« Les trois places de Nancy »
Lieux évoqués : Gare, Place Stanislas, Place de la Carrière, Place d’Alliance
« M. Asmus, professeur allemand, qui habite Metz, est venu visiter Nancy.
Aussitôt arrivé, il s’en alla tout droit vers ce qui fut préparé pour plaire, et de la gare descendit sur les trois places fameuses que la ville, tout empressée qu’elle soit aux affaires, conserve comme des salons où recevoir et éblouir les étrangers. Le bel endroit charmant de clarté, d’équilibre et d’élégante fantaisie ! Aucune ville au monde n’offre une œuvre du XVIIIe siècle comparable à cet ensemble architectural construit par les ouvriers de la Lorraine sous la direction de l’un d’eux, Emmanuel Héré, qui s’était approprié la fleur des ouvrages classiques de France et d’Italie.
Ici demeure fixée la minute rapide où notre société atteignit un point de perfection. Ce Nancy perpétue les sentiments, les manières d’être d’un monde où la plus extrême politesse fleurissait sur un fond sérieux jusqu’à la sévérité. Il y avait en haut une infinie délicatesse, une délicatesse à faire frémir, mais, soutenue par des réserves magnifiques de santé et d’honnêteté.

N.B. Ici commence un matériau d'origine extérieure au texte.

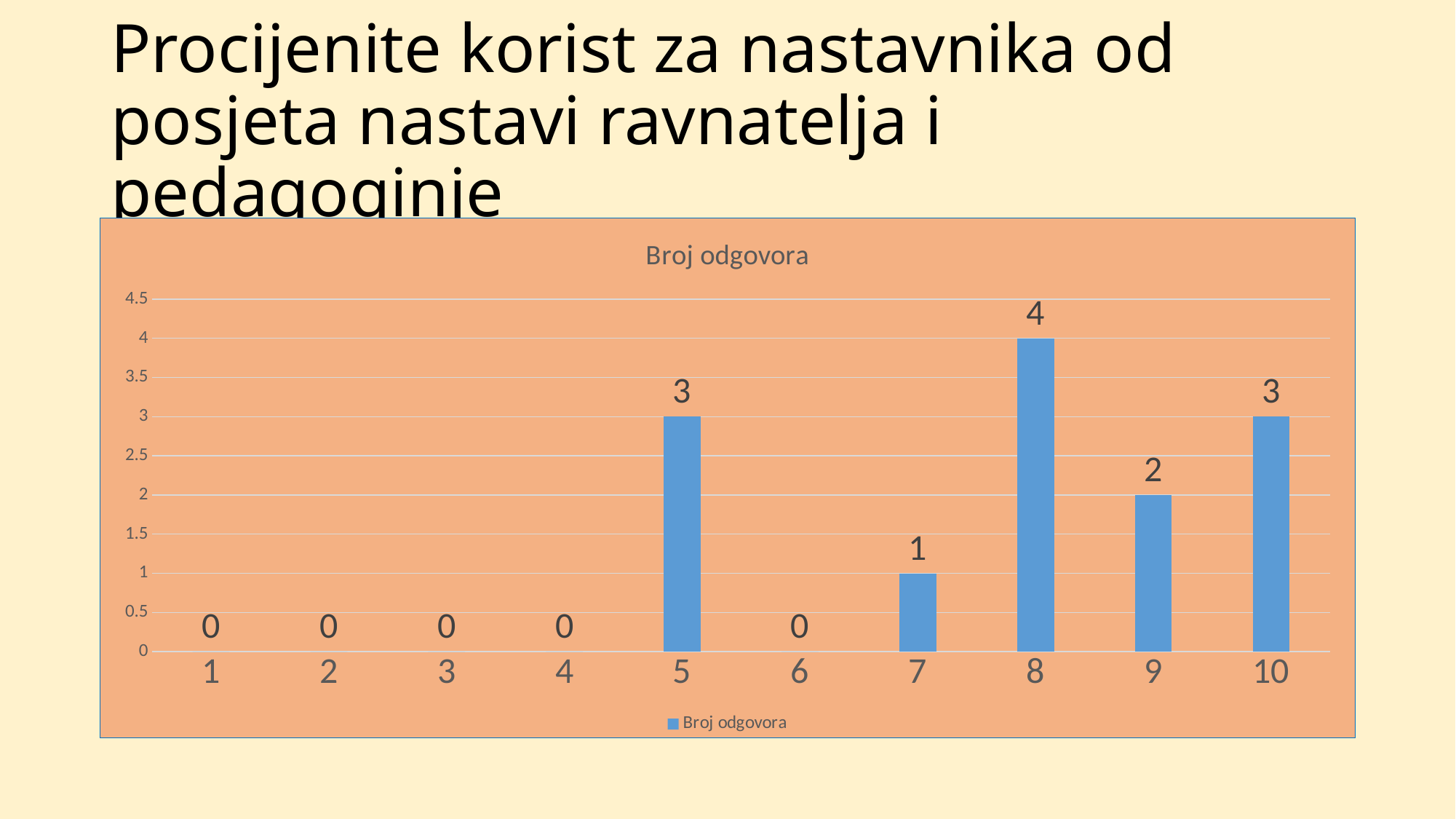
What is the difference between the values for category 8 and category 9? 2 What is the value for category 8? 4 What is the value for category 7? 1 What is the value for category 5? 3 What is the title of the chart? Broj odgovora How many categories have a value of 0? 5 Which category has the highest value? 8 What kind of chart is shown? bar chart What is the value for category 9? 2 How many series does the legend list? 1 Which is larger, the value for category 7 or the value for category 10? category 10 How many categories are shown on the x axis? 10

Toutes ces belles choses de Lunéville et de Versailles, si plaisantes et si libres, étaient comprises par un peuple consciencieux d’ouvriers. Ce double caractère, cet heureux équilibre de la discipline et du caprice, c’est la gloire du Nancy de Stanislas. On y trouve la marque d’une volonté sûre de soi, servie avec la plus brillante exactitude. Quelle leçon de justesse dans la pensée et dans l’exécution ! Ces trois places font trois inventions de la plus belle unité, en même temps qu’elles contrastent nettement les unes avec les autres. Chaque feuille de ce beau trèfle semble s’offrir comme un emblème.
Ici la place Stanislas : un vaste palais, quatre grands pavillons et deux plus petits, tous les cinq d’un style noble et grave, la dessinent, et ces bâtiments majestueux, à la Louis XIV, prennent leur grâce des fameuses grilles, égayées d’or, et des fontaines rococo, cependant qu’ils les relèvent en noblesse. Véritable place royale, elle étale largement aux regards un principe bien assis de gouvernement, réglé, contenu par les hommes d’étude, policé par le sentiment féminin, obéi par l’énergie ouvrière.

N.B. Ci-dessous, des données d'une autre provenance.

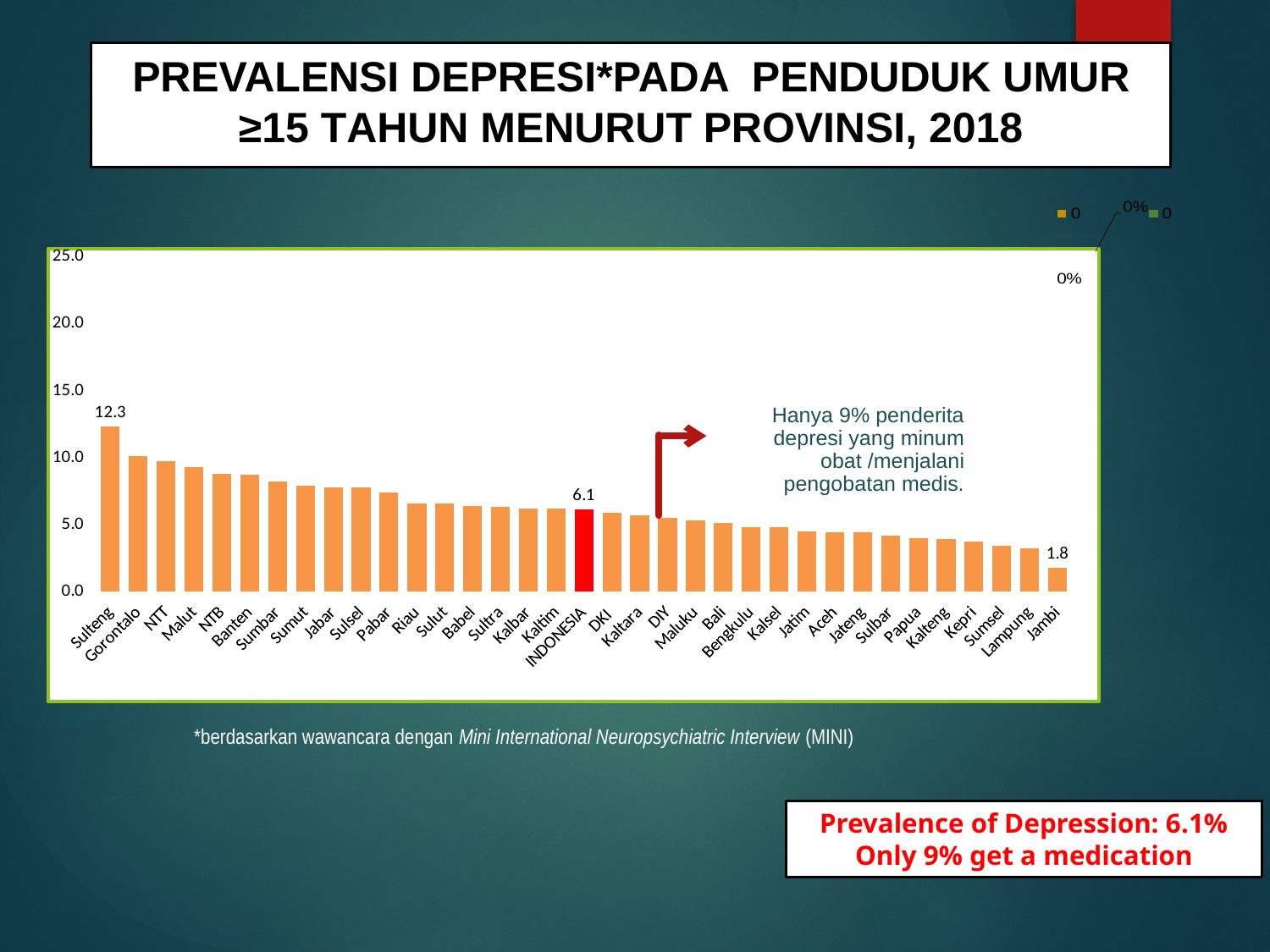
What is the difference between the values for Sulteng and Jambi? 10.5 Which is larger, the value for Gorontalo or the value for Jambi? Gorontalo What is the difference between the values for Sulteng and INDONESIA? 6.2 Do the values rise or fall from left to right along the x axis? fall Is the value for Banten greater or less than 10.0? less What is the value for INDONESIA? 6.1 What is the value for Jambi? 1.8 Which province has the highest value? Sulteng What is the value for Sulteng? 12.3 Is the value for Riau greater or less than 5.0? greater What kind of chart is shown on the slide? bar chart Which province has the lowest value? Jambi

Toute voisine, la Carrière où nous conduit un arc de triomphe, avec les graves maisons qui bordent son rectangle, nous donne l’idée d’une classe solide, fortement installée pour la défense sociale. Et non loin, un peu à l’écart, la petite place d’Alliance, uniforme solitaire et taciturne, où le jet d’eau retombe dans le carré des tilleuls, exhale une sorte de mélancolie janséniste et nous rend sensible encore la douloureuse crise de la conscience nationale séparée de ses ducs…
Bien des automnes se sont entassés, avec les feuilles de ces vieux arbres, sur la source lorraine, et pourtant, auprès de la fontaine de Cyfflé, on entend toujours s’égoutter nos regrets. »
Maurice Barrès, Colette Baudoche, 1909. Dans Lectures lorraines, Société Lorraine des Etudes locales dans l’Enseignement public, Berger-Levrault Editeurs, 1931.